The most surprising work was a digital one, which turned the two walls of the gallery into the open pages of a book. I never did quite work out who the artist was, but if anyone reading knows, I’d love to hear from you. There were white and red words projected high onto the walls, and they slowly moved around the “page”. I sat for a while and observed their movement, and realized that they were in fact layered, and therefore perhaps represented multiple pages. Occasionally the words would form sensible two or three word phrases, other times they would bounce off each other like a toy car rebounding from an obstacle. Mostly, it was not possible to make any sense from the words and I thought the work operated as a very effective metaphor for the virtual online world, which contains so much information, but arguably contributes relatively little that is understandable.

I also enjoyed 'Danger Book' by Cai Guo-Qiang. His work often includes fireworks and I’m familiar with it from the Asia Pacific Triennials in Brisbane. This work included a video of the book being formed, as well as its charred remains. Fireworks were set across the pages and once ignited, it did appear possible the whole thing could be destroyed. I did really enjoy the smells associated with the book and the allusions to the burning of books throughout history, while obvious, remain with me and are still disturbing.

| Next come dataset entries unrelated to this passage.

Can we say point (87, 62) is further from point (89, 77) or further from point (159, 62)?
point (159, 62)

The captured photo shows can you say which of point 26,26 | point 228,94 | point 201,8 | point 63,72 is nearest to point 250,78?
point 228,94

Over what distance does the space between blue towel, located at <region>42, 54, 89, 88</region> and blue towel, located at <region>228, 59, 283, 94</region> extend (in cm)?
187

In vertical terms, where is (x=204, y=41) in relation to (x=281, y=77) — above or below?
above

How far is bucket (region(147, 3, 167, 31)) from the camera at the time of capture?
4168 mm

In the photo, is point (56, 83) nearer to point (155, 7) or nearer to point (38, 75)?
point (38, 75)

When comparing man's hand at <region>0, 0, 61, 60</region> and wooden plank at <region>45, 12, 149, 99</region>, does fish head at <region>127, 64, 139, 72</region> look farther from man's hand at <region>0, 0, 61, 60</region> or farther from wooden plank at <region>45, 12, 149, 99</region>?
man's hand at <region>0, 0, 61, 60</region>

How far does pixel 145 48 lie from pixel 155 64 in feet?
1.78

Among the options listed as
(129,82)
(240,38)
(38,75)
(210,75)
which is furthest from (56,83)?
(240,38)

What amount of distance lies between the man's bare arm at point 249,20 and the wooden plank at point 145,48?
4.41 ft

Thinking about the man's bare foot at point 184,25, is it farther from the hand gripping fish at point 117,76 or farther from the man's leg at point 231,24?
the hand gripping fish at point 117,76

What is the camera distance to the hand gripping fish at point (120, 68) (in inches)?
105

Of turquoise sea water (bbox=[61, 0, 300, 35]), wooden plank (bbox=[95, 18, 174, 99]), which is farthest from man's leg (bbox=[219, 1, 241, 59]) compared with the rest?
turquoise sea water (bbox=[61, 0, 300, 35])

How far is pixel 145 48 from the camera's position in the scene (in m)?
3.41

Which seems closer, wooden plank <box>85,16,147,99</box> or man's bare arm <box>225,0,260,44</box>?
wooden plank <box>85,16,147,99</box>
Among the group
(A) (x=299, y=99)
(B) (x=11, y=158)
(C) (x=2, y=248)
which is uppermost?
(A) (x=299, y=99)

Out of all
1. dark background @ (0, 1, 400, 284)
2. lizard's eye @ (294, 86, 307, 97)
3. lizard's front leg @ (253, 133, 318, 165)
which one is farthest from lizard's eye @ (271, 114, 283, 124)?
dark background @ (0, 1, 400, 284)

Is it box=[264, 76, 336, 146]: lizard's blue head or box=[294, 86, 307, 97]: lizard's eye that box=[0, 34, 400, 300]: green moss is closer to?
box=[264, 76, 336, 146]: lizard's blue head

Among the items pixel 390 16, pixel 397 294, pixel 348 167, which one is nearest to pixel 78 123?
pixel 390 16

I love an exhibition which introduces me to a new artist that I end up loving, and this one did that. The artist was Eduardo Chillida and maybe I should know him, but I didn’t. His books were examples of beautiful bindings and I was really pleased to see this type of book included in the exhibition. From my google search I see Chillida is a sculptor, and I guess I should have realized I would love books made by a sculptor.

In the final space in the gallery, music by Brian Eno was playing, creating a quiet, meditative space well-suited to the books here. There were works by Anish Kapoor, Caro and another one by Kiefer. This one was three large open books laid flat. The pages were created with paint and medium, but the effect was highly textural and initially I thought they may be clay. I could have stood and soaked up these pages for ages.

The V&A website has some good information on this exhibition, including quite a few pictures. You can find it here and here.


  1. What a great opportunity to be able to see such an exhibition, it sounds amazing. Thanks so much for posting this, I really enjoyed reading about the exhibition and your thoughts on it.
    I hope that everything is well with you and your husband.
    Take care

  2. Hi Amanda

    it's Aine here, your message to the PrintAustralia yahoo group arrived in my email box and thats how I happen to be on here now. Thanks for your own personal review of the exhibition. From what you said - I bet it was interesting and hopefully inspiring. I like Louise Bourgois's spider and like you I think I would have particularly liked Chillida's book. I have known of him for ages. I think there were certain of his works that I liked at some point in my artistic development although I cannot remember what they are now. I have been having a pretty rotten time of it. I decided to write about it on my blog and the funny thing is that since then I have probably had more posts than ever. Not that its that many but still its nice.
    Hope your trip is going well and that YOUR health is holding up reasonably well.